Limitations & Future Work

  • The IndiRef benchmark is small (400 QA pairs), and manual construction limits scalability.
  • GRPO training was only conducted on an 8B parameter model; larger models might benefit more.
  • The domain of the synthetic data is narrow (primarily navigation), and its generalizability to other situated dialogues remains to be verified.
  • The Agent Ontology approach tends to merge information from different participants in scenarios with similar images (STD).
  • vs Dialog State Tracking (DST): DST uses slot-value pairs to represent task-oriented dialogue states but lacks the flexibility to handle inter-entity relations; the relational references in this work require richer representations.
  • vs Knowledge Graph Methods: KGs can model entity relationships, but entities in situated dialogue often lack stable referential expressions.
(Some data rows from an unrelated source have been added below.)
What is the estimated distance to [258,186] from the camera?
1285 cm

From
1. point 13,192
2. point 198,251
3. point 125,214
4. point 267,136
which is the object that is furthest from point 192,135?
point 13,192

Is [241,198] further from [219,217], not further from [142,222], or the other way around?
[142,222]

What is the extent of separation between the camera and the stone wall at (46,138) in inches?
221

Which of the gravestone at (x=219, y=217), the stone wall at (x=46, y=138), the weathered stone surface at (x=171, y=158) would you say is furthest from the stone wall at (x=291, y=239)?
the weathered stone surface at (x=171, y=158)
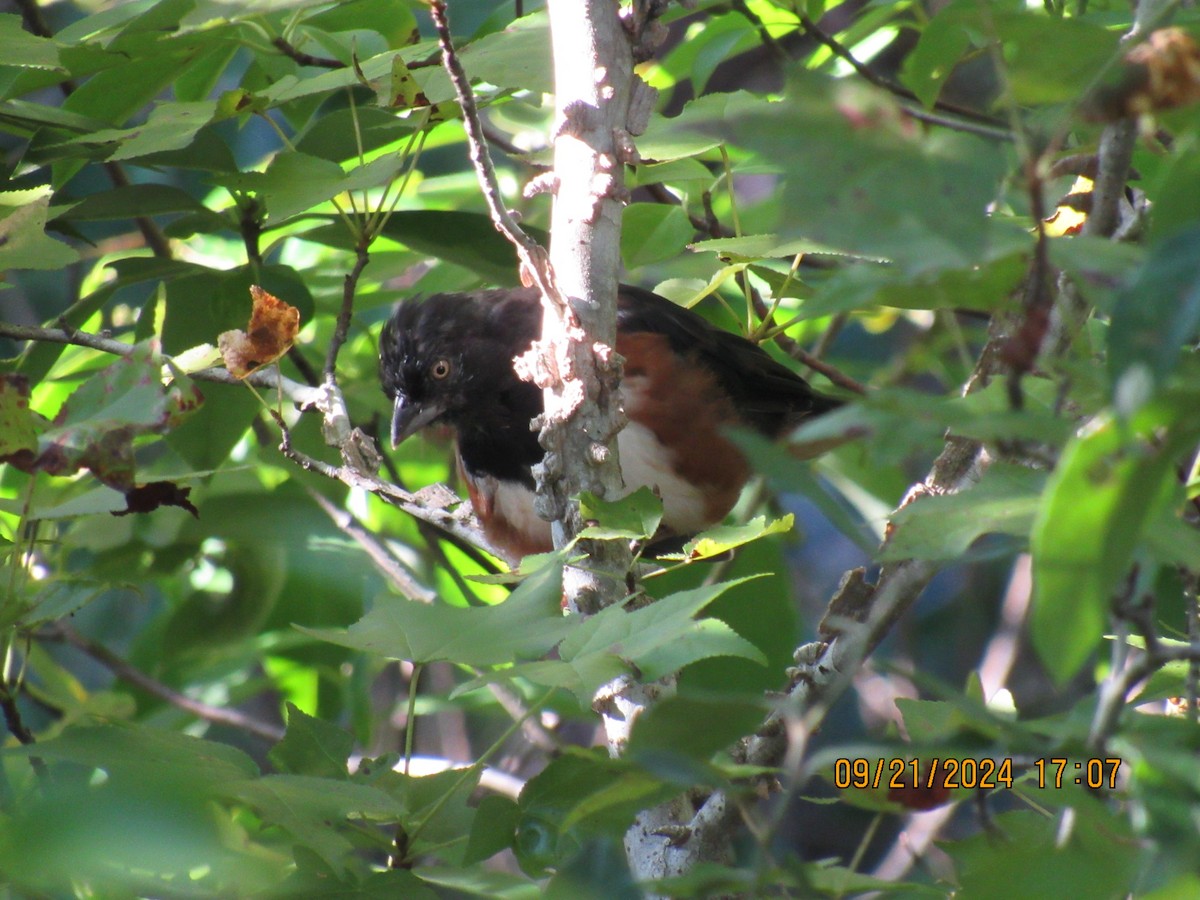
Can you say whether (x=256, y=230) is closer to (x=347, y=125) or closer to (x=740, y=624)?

This paper's ontology approach partially addresses this through event logs and multi-step queries.
  • vs RAG Methods: RAG relies on similarity retrieval, but in relational references, the semantics of the question may differ significantly from the segment containing the answer, leading to retrieval failure.

Rating

  • Novelty: ⭐⭐⭐⭐ Using "relational reference" as a probe for common ground is a unique perspective; the synthetic data method is cleverly designed.
  • Experimental Thoroughness: ⭐⭐⭐⭐ Comparison of multiple representation methods and models, though the dataset size is small.
  • Writing Quality: ⭐⭐⭐⭐⭐ Three research questions progress logically, experimental design is clear, and analysis is in-depth.
  • Value: ⭐⭐⭐⭐ Reveals fundamental flaws in dialogue systems regarding common ground establishment, providing evaluation directions for embodied dialogue and social robotics.